> Extrait présenté:
--*--
Peut-être n’avons-nous encore rien vu… peut-être n’est-ce là qu’une mise en bouche et que le plat de résistance que nous préparent les avant-gardes de Big Brother, sera bien autrement lourd à digérer !
Logo québécois
Le lavage de cerveau, c’est vieux comme le monde ; mais le matraquage médiatique aidant ça devient carrément redoutable ! Assénés en boucle par les désinformations continues que nous déversent les ondes, les mots d’ordre des bateleurs de foire n’en finissent pas d’abêtir le si vulnérable troupeau qui en redemande et redemande encore tant il a peur du loup…
Car enfin, c’est bien de peur qu’il s’agit, d’une peur noire, et la peur entretenue, celle qui remonte du fond des âges, quotidiennement arrosée, est une arme redoutable surtout quand on a désappris qu’un jour ou l’autre il nous faudrait mourir. Cette peur, qui voit dans l’altérité la menace, est de taille à monter les gens les uns contre les autres : tel porte le masque, tel autre le refuse, apparaissant dès lors comme un criminel en puissance aux yeux du premier qui rumine à son endroit des pensées assassines. Le gouvernement, évidemment, saisit l’aubaine entre autre, de détourner l’opprobre dont ne manquerait pas de l’accabler une opinion demeurée libre d’actes et de pensées. Dès lors, diviser l’opinion sur des croyances, des rumeurs, des vérités invérifiables permet au système de se refaire à bon compte une santé et de rebondir en assénant l’injure réitérée de « complotistes » à tous ceux qui, chercheurs de vérité ou sceptiques, doutent un tant soit peu de la doxa officielle …
On voit par là comment, passé maître en procédé d’inversion accusatoire, le pouvoir se protège d’avance de toute critique susceptible de remettre en cause sa légitimité et son aptitude à conduire la nation. Car c’est bien lui, à y regarder de près, le complotiste ou comploteur en vérité et ses comparses du nouvel ordre mondial, qui brouillent les pistes, mélangent tout, informent, désinforment, déforment à dessein, faisant en sorte que les citoyens, perdant leurs billes, marchent à l’aveugle de vérités en contre vérités d’informations la plupart du temps invérifiables. Dès lors, comment s’étonner qu’un certain nombre d’entre eux ne voient en tout et partout que complots ? Qui voudrait les y pousser ne ferait pas mieux !
--*--
> Entrées du corpus:
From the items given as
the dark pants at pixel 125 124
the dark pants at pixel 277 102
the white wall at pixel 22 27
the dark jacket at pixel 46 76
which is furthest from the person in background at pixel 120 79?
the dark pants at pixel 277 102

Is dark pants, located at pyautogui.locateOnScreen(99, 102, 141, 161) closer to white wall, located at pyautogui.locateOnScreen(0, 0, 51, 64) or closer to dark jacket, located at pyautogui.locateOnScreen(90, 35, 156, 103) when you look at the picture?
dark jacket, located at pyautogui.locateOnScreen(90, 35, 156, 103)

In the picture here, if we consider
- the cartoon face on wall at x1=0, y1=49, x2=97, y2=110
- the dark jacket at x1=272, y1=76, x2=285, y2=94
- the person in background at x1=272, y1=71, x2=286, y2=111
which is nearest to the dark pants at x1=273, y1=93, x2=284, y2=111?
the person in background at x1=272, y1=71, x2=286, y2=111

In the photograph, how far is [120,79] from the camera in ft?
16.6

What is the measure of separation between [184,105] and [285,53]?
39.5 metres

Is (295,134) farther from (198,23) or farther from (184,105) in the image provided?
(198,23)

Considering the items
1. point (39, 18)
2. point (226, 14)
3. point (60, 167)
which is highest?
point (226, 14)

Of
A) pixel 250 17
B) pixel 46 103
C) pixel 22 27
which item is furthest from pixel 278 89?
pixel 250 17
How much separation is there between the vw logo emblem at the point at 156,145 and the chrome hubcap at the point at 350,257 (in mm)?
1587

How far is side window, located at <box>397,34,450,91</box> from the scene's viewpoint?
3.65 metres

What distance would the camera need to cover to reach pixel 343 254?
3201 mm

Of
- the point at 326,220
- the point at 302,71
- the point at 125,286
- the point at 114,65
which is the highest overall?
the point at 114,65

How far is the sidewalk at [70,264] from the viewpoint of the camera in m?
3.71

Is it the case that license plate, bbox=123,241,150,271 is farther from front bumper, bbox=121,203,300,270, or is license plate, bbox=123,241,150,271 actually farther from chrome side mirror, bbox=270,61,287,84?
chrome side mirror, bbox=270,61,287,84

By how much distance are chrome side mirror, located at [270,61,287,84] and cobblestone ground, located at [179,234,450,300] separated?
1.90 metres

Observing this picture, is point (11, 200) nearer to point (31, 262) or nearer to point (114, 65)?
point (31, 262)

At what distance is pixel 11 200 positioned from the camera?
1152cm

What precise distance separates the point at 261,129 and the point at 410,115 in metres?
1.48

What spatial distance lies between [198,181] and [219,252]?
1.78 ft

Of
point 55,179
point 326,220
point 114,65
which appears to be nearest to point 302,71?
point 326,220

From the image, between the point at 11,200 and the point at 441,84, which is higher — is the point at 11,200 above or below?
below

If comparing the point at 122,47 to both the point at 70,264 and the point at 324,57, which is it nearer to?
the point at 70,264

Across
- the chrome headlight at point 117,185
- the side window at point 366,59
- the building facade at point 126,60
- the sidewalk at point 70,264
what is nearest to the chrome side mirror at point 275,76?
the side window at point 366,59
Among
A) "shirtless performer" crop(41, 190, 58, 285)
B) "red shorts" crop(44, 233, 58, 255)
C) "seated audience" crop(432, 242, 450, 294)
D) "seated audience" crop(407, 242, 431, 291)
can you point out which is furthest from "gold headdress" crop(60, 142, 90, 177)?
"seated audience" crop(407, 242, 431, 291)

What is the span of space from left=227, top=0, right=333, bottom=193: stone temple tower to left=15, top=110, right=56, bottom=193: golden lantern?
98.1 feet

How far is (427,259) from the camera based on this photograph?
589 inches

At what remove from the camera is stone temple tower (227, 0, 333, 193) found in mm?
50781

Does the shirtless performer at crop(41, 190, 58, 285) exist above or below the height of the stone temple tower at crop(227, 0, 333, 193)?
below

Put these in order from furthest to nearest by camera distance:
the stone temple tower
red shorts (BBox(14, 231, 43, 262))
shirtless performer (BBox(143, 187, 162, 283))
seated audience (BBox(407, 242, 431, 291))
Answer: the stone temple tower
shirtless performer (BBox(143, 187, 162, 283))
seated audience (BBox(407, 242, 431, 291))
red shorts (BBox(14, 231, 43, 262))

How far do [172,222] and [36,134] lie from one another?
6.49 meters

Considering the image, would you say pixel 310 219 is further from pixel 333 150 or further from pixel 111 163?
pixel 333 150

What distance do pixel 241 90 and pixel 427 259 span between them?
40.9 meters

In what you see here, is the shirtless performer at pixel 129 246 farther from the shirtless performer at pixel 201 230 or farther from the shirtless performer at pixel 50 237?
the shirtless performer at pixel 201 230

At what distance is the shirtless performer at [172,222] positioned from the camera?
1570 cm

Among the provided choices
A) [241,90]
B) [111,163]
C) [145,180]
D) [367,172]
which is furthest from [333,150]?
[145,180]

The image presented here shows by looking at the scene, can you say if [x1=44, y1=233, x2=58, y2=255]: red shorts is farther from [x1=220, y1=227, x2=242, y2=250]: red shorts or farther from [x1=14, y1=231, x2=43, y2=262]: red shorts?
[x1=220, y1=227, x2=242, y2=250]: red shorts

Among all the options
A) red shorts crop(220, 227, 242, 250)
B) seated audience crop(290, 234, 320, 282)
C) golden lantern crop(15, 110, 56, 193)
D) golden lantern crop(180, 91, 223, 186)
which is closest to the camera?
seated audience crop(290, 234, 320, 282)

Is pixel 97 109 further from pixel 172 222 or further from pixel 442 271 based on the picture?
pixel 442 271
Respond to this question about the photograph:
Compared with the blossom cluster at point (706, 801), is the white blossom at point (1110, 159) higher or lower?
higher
--*--
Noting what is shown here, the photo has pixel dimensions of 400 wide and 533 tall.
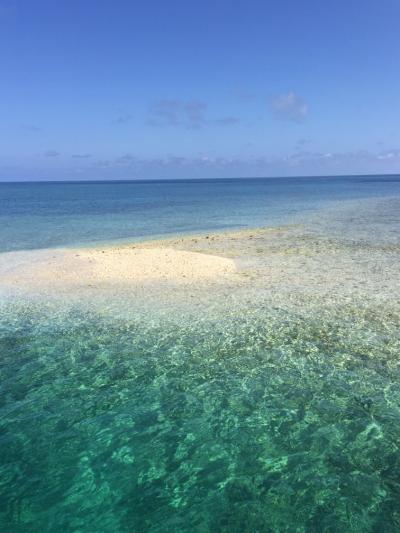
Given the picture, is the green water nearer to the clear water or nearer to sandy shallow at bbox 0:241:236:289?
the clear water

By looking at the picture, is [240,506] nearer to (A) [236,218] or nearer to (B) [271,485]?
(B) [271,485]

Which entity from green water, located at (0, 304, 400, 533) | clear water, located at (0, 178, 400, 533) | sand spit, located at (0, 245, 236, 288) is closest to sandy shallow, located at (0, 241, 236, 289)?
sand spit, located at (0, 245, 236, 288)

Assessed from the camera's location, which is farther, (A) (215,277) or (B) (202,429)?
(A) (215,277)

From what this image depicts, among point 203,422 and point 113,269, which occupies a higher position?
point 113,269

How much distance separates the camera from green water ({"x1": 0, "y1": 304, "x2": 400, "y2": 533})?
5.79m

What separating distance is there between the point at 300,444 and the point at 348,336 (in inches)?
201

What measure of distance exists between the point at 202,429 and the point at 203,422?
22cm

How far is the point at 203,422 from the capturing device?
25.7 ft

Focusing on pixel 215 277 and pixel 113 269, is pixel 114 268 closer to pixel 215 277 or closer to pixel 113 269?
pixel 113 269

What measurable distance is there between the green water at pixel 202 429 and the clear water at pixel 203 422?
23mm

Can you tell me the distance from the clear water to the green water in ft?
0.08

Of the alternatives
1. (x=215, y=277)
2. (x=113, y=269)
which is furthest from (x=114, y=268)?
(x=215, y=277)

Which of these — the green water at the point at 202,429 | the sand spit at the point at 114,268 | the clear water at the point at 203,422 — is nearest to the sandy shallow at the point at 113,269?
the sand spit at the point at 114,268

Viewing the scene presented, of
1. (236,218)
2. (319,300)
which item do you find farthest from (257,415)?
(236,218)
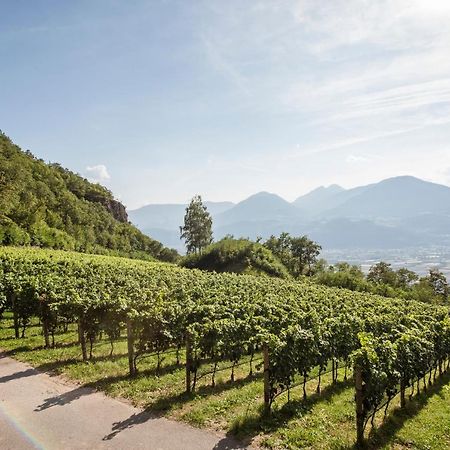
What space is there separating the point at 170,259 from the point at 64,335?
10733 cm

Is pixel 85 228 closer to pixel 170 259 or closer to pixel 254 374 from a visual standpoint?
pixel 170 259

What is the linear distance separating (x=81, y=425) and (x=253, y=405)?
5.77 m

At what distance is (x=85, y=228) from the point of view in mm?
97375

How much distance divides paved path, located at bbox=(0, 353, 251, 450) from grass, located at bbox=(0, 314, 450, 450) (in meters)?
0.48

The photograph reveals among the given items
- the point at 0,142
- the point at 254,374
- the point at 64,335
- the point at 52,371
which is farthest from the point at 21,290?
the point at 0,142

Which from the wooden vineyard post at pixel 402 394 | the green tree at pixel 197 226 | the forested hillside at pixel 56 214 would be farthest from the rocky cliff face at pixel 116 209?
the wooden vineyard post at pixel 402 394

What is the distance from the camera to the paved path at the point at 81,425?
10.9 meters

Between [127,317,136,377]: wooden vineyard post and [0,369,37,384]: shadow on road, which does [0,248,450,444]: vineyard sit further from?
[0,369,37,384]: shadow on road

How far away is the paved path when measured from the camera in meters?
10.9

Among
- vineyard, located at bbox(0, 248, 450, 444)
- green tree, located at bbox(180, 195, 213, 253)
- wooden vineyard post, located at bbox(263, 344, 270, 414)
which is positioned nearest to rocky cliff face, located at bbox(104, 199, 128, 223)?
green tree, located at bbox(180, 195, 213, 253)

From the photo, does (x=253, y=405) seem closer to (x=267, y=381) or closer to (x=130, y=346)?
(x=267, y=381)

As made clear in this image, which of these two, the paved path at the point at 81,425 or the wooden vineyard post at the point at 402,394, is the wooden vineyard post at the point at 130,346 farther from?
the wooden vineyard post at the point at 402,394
--*--
Poursuivez l'extrait sur la peur entretenue par les médias à partir de sa dernière phrase. Les enregistrements sont tirés d'une source distincte de celle de l'extrait.

> Résultat obtenu:
Pierre Bruegel Parabole des Aveugles
Et d’ailleurs qu’est ce qu’un complot sinon une « résolution concertée secrètement et pour un but le plus souvent coupable. » ? C’est Littré qui le dit, qui ne se trompe jamais comme le notait Céline. Considérant les faits et méfaits de nos gouvernants qui s’abritent derrières des lois iniques votées à la sauvette, et plus largement des gouvernants de nos voisins, on voit combien cette définition s’applique sans faux plis à leur conduite. Les grands dévoreurs de libertés publiques, toujours plus gloutonnement prédateurs, qui pondent quasi journellement les lois liberticides à seules fins de museler la dissidence sont autant de pantins articulés à distance par les néoconservateurs de l’ordre mondial.
(CP, Focusnatura)
Lissés comme des polynômes, visqueux comme des stylommatophores et sans épaisseur, ils sont difficiles à saisir par quelque bout qu’on les prenne et d’autant plus qu’ils se cramponnent à leurs sièges comme les poux sur la tête d’un galeux.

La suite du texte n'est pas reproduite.